Data entries
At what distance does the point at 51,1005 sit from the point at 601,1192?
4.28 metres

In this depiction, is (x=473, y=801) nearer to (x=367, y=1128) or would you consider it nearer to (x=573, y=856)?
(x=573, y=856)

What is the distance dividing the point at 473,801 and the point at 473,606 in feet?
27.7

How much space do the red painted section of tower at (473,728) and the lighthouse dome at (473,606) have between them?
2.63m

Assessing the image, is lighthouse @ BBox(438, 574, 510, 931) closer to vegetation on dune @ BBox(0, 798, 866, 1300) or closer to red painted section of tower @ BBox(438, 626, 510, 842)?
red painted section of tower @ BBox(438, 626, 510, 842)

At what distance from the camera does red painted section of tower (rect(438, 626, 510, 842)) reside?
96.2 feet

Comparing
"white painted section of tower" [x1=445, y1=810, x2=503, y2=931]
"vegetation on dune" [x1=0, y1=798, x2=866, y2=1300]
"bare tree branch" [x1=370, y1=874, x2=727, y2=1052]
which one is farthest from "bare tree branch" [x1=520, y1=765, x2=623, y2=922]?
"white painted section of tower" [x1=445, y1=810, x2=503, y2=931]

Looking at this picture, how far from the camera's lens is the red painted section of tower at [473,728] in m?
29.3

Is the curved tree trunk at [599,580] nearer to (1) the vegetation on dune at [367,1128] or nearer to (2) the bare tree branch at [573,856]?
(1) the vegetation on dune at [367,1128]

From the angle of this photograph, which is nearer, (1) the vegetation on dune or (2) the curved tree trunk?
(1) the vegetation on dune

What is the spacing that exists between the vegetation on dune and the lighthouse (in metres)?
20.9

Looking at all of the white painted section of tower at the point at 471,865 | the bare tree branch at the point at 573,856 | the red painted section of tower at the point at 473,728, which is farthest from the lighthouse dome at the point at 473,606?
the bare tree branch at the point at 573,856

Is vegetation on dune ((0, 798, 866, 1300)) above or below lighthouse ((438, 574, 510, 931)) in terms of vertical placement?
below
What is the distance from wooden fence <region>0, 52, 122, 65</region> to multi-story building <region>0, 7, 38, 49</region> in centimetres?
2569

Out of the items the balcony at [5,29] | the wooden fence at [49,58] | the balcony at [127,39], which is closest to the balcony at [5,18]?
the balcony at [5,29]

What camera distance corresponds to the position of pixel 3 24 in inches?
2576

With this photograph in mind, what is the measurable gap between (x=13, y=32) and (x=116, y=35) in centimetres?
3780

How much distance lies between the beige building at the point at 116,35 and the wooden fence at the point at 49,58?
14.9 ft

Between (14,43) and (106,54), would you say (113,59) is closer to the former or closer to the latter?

WHAT IS EXPECTED:
Repeat the lines of the entries above word for word, starting with the line that contains "Is vegetation on" and running through the last line of the entries.

EXERCISE RESPONSE:
Is vegetation on dune ((0, 798, 866, 1300)) above or below lighthouse ((438, 574, 510, 931)) in terms of vertical placement?
below
What is the distance from wooden fence <region>0, 52, 122, 65</region> to multi-story building <region>0, 7, 38, 49</region> in centimetres?
2569

Out of the items the balcony at [5,29] | the wooden fence at [49,58] | the balcony at [127,39], which is closest to the balcony at [5,18]?
the balcony at [5,29]

What camera distance corresponds to the position of pixel 3 24 in inches?
2576

With this photograph in mind, what is the measurable gap between (x=13, y=32) and (x=116, y=35) in centimetres?
3780

How much distance lies between the beige building at the point at 116,35 and the wooden fence at the point at 49,58?
14.9 ft

Between (14,43) and (106,54), would you say (113,59) is closer to the former or closer to the latter?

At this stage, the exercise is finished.